WRITTEN EXERCISE 1 =>
According to the flood report, how many Thai provinces were still flooded on Wednesday?
WRITTEN EXERCISE 2 =>
Translate this sentence from the flood report into Spanish: "Heavy rains also inundated areas across the border in Thailand."
WRITTEN EXERCISE 3 =>
Carry on the report about the floods in Myanmar and Thailand, picking up right after its final sentence.

TEXT =>
%%

Flood waters have risen dramatically after several days of heavy rain

  • AFP
  • Published: 13:19 July 31, 2013
  • Gulf News

  • Image Credit: EPA
  • A picture made available on 31 July 2013 shows a car submerged on a street outside an apartment building at a residential area in the Thai-Myanmar border district of Mae Sot, Tak province, northern Thailand, 30 July 2013.

Yangon, Yangon division: Nearly 25,000 people have been evacuated to makeshift camps after floods ravaged eastern Myanmar, an official said on Wednesday, as relief teams struggled to reach remote areas inundated by water.

Flood waters have risen dramatically after several days of heavy rain in Karen State forcing thousands to flee to nearly 80 relief camps, Chum Hre, director of the social welfare, relief and resettlement department said.

“Altogether 24,499 flood victims have been evacuated” in Karen State, he said, adding hundreds more had been displaced in Mon and Rakhine states.

“It is very difficult to reach some of the disaster-hit places because of the bad weather and landslides,” he said, adding that helicopters had been deployed.

Heavy rains also inundated areas across the border in Thailand.

Seven Thai provinces remained flooded on Wednesday, the Interior Ministry said in its daily update.

%%

PROVIDED RECORDS =>
%%

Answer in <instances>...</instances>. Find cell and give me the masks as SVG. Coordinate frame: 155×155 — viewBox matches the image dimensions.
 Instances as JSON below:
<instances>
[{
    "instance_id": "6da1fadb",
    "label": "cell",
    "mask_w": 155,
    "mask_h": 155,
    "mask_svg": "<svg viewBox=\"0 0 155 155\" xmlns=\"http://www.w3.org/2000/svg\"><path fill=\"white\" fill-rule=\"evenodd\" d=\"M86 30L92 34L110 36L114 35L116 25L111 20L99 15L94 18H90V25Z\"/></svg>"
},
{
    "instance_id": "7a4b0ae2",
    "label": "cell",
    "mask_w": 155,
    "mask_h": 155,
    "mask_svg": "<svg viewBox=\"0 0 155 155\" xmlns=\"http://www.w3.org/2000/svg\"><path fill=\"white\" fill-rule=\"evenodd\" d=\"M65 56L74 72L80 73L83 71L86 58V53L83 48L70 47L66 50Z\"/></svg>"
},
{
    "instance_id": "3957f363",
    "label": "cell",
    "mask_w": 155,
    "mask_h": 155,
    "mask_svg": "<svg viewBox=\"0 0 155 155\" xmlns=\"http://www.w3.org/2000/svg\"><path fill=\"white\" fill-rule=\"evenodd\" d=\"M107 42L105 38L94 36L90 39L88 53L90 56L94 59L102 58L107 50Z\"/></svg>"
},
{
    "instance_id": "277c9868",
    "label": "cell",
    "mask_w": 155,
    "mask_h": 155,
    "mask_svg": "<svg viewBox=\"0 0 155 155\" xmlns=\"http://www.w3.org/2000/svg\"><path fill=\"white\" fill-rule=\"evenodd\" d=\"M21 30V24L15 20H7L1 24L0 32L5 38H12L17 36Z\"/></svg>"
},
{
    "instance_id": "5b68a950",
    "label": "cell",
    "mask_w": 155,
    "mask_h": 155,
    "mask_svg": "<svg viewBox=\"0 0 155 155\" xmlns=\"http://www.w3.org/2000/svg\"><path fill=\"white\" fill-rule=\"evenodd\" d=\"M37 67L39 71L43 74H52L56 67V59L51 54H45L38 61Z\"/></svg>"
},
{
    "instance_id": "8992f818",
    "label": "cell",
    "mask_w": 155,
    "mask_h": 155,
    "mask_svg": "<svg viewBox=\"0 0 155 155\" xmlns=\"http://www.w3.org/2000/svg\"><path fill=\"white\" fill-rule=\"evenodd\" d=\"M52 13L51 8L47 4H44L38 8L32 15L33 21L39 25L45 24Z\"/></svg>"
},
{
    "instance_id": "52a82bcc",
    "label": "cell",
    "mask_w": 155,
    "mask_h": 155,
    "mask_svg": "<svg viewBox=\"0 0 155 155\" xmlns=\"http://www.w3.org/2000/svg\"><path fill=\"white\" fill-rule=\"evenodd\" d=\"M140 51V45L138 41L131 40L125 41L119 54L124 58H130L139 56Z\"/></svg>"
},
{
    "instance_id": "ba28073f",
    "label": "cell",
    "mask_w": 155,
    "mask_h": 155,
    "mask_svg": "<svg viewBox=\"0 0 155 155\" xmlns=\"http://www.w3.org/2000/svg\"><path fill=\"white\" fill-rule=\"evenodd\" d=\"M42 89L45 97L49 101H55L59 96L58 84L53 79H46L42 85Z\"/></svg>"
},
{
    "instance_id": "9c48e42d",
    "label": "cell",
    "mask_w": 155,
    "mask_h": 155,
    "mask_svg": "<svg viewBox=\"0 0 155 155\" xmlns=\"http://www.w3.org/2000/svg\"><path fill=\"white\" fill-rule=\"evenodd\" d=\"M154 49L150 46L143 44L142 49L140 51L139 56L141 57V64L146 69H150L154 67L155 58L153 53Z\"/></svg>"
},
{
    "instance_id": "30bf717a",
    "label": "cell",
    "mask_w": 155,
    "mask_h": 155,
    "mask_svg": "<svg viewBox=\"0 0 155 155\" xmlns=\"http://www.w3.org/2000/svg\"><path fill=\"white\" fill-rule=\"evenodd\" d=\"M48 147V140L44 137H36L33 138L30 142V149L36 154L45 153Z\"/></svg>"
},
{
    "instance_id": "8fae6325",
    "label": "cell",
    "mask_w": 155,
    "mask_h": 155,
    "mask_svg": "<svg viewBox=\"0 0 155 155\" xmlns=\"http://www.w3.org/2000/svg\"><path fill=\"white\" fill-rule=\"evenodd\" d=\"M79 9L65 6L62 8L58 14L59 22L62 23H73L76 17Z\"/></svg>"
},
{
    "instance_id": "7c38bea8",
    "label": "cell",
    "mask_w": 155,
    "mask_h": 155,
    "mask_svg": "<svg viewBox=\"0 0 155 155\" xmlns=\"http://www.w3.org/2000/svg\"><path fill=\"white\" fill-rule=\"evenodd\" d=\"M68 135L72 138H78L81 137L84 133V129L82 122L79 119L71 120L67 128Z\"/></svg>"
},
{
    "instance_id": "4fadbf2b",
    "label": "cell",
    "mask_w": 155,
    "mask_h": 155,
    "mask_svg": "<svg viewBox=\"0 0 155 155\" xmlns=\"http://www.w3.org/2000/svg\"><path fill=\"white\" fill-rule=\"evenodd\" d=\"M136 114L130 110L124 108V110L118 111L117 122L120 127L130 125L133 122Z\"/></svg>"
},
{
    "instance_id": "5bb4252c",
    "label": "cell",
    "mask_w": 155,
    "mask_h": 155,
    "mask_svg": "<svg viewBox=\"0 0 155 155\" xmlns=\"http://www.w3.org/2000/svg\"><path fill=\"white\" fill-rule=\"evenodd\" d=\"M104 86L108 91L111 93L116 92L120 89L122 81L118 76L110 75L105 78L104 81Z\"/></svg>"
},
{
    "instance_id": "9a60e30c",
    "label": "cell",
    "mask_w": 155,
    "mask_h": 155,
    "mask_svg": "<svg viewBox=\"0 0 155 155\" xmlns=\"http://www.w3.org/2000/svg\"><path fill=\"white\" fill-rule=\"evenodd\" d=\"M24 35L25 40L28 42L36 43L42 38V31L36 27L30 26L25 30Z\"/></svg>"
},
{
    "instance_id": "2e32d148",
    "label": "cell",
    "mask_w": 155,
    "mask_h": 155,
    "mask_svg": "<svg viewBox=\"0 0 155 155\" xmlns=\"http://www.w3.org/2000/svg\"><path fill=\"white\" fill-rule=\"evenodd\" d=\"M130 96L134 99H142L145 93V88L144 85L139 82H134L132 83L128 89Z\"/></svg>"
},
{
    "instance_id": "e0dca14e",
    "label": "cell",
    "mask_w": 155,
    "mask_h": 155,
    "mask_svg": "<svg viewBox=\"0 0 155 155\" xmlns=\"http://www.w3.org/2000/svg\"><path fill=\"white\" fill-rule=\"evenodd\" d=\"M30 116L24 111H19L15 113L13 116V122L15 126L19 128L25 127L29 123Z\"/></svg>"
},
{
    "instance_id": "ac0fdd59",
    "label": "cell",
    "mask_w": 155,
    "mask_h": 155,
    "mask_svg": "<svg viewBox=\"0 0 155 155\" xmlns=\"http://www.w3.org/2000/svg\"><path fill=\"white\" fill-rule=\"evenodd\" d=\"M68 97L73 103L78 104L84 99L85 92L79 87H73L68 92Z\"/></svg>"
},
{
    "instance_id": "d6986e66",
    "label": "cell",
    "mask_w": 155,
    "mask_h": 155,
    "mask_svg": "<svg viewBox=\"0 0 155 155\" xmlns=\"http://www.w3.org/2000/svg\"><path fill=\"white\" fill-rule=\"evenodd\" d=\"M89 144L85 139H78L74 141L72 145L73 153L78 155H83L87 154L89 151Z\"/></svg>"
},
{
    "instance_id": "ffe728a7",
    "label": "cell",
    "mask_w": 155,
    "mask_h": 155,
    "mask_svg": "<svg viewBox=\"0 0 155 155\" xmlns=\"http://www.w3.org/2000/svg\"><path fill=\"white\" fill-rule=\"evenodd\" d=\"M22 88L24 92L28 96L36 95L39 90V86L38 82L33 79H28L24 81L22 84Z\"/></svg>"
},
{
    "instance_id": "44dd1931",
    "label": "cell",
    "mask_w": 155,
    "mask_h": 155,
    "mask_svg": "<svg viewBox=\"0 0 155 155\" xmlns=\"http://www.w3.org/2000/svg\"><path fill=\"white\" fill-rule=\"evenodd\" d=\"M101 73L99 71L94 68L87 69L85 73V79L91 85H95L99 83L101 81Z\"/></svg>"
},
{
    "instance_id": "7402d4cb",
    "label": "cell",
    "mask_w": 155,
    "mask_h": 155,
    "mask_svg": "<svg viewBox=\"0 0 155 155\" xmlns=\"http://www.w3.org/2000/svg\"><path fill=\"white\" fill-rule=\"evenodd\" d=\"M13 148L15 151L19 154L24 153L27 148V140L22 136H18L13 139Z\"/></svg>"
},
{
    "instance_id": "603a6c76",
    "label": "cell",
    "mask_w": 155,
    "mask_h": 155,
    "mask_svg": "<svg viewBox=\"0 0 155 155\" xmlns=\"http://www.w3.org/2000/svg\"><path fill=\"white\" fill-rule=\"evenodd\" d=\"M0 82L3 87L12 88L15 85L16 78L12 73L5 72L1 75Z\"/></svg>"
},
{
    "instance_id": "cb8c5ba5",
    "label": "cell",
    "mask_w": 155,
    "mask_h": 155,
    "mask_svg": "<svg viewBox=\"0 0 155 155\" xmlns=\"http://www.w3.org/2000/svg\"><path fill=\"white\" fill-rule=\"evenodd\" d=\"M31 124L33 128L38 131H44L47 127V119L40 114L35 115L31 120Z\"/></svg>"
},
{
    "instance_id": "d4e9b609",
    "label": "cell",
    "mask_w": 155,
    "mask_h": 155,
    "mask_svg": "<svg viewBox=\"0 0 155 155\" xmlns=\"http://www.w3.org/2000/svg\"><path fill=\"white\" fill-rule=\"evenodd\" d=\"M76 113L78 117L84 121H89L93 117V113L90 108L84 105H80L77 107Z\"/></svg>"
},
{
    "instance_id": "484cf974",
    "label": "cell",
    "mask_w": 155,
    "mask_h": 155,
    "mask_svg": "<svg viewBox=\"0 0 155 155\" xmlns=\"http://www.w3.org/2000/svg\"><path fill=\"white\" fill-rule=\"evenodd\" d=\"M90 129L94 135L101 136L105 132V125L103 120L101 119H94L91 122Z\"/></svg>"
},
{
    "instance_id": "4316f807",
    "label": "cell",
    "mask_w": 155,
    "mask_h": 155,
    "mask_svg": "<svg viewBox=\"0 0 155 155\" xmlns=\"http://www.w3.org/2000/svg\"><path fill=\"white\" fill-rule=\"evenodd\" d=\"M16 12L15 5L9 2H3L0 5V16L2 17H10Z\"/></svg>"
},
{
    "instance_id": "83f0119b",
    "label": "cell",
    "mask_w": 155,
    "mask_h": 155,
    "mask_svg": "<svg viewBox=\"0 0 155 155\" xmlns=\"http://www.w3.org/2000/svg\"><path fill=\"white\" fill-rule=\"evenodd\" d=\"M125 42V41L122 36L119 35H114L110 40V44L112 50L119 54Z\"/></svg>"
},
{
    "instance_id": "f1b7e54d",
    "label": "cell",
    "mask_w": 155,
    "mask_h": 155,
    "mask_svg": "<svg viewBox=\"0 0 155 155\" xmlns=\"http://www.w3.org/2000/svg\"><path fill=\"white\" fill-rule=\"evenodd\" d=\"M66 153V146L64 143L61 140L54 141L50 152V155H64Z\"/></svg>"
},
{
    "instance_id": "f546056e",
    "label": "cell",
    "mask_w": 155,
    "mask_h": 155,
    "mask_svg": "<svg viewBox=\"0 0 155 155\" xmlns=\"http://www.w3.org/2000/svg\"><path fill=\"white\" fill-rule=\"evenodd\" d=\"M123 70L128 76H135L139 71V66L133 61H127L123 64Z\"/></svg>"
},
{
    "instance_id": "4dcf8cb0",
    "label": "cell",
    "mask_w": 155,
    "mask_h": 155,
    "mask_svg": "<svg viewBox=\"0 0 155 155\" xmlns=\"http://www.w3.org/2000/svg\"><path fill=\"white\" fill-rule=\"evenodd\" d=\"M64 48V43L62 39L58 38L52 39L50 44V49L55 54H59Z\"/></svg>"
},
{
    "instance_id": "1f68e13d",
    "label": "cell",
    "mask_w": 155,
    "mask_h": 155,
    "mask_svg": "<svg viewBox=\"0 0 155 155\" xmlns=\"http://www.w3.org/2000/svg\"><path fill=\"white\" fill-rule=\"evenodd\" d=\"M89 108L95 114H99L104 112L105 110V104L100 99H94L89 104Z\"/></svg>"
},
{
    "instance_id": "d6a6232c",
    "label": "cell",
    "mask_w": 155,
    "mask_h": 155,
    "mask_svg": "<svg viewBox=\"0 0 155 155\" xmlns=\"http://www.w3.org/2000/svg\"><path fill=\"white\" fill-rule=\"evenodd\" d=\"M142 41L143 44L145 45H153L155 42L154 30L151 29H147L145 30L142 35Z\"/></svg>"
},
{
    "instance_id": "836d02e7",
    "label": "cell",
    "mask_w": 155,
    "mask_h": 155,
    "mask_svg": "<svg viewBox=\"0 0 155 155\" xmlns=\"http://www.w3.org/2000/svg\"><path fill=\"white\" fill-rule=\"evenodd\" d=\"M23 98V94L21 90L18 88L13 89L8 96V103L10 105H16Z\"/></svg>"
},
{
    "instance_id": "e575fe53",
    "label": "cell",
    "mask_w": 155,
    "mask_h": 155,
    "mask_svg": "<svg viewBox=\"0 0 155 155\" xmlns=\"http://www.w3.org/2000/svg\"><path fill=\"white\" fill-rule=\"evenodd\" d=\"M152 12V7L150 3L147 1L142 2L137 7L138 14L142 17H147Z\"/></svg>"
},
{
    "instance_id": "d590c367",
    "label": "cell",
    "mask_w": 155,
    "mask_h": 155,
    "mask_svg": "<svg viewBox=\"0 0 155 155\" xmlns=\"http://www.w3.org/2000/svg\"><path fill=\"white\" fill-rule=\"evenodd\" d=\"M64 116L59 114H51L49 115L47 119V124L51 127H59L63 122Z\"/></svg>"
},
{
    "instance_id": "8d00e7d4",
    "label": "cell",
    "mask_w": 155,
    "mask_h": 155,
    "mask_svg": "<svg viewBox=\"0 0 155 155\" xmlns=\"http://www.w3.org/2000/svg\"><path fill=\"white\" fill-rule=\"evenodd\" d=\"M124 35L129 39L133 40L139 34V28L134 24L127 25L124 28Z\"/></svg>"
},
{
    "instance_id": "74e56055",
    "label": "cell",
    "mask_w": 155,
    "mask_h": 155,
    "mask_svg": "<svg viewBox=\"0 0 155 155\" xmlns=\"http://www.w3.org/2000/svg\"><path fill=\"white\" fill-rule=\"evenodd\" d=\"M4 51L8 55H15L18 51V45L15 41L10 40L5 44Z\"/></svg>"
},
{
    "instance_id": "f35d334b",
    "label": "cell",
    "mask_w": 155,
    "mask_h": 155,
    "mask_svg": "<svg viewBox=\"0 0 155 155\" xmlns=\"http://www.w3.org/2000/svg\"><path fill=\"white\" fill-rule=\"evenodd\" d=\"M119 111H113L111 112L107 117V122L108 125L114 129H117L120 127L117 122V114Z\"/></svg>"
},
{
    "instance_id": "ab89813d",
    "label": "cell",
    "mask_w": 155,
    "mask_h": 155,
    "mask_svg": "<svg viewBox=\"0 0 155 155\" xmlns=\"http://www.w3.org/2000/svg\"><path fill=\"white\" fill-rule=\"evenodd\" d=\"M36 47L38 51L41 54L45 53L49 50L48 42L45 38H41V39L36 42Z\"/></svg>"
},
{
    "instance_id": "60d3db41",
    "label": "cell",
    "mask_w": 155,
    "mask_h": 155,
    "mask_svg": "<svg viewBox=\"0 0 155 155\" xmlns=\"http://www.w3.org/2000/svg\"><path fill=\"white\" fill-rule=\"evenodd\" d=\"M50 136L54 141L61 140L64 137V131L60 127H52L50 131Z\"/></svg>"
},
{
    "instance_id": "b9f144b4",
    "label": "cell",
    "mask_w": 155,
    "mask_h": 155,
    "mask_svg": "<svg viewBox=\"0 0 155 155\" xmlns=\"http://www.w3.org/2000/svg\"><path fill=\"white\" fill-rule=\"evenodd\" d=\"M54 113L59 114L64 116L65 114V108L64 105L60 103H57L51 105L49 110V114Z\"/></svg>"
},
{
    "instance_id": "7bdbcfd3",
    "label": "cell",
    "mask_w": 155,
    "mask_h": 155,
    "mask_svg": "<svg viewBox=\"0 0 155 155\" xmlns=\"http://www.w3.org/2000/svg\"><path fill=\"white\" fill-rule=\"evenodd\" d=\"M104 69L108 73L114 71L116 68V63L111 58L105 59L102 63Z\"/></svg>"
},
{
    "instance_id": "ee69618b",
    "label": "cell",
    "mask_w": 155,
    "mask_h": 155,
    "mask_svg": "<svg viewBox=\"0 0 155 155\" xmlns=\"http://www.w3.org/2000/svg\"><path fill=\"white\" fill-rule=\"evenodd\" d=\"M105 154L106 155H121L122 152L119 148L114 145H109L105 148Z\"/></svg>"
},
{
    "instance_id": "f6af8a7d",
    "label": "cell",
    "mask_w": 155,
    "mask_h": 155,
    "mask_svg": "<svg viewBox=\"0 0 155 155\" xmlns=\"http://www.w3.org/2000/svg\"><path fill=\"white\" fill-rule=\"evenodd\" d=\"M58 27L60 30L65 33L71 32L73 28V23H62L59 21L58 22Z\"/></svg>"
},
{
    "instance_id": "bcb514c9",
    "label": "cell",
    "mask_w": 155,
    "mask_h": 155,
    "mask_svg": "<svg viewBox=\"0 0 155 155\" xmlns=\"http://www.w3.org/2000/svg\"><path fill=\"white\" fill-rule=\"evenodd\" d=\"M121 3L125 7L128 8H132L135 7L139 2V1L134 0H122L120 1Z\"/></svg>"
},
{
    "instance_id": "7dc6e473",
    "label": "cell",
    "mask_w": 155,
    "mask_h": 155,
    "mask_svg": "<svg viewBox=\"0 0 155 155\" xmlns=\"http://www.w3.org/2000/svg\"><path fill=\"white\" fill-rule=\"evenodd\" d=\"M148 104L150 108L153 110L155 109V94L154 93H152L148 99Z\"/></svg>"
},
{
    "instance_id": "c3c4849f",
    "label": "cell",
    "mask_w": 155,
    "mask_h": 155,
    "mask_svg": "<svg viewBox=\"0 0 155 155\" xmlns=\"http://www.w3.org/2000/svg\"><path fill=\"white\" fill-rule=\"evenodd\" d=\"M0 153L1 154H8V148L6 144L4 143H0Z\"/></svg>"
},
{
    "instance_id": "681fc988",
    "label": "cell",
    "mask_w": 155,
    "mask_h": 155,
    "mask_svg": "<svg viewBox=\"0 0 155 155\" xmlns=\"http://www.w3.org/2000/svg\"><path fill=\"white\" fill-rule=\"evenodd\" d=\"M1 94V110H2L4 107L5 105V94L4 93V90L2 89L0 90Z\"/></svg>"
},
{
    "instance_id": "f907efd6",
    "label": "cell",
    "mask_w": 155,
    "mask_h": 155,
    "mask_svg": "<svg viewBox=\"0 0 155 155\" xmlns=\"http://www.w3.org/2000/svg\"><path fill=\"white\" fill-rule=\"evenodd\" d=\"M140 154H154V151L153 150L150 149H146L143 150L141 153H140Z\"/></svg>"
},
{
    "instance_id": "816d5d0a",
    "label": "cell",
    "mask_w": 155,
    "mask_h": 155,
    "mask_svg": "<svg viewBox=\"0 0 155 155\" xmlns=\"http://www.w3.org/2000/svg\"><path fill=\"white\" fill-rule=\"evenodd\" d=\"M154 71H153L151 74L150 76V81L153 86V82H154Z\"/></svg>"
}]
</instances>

%%

TASK OUTPUT 1 =>
Seven.

TASK OUTPUT 2 =>
Las fuertes lluvias también inundaron zonas al otro lado de la frontera, en Tailandia.

TASK OUTPUT 3 =>
Three people have died since Monday after they were hit by trees felled by fast-moving water, it added.

In Thailand’s western town of Mae Sot, which borders the flood-hit area of Myanmar, waters have receded in the town centre but remain high in outlying areas, especially near the frontier checkpoint.

“The situation has returned to normal in Mae Sot city,” Pramote Chantasri, of Mae Sot City Municipality said.

“The worst was on Monday after four days of heavy rain in the mountains,” he said, adding the bridge between the two countries remains open.

Parts of Thailand and Myanmar are inundated each year during the monsoon period, which ends in October.

Deadly floods in 2011 left more than 800 dead in Thailand, inundating swathes of the country for months, deluging parts of the capital and taking a heavy toll on the country’s lucrative manufacturing industry.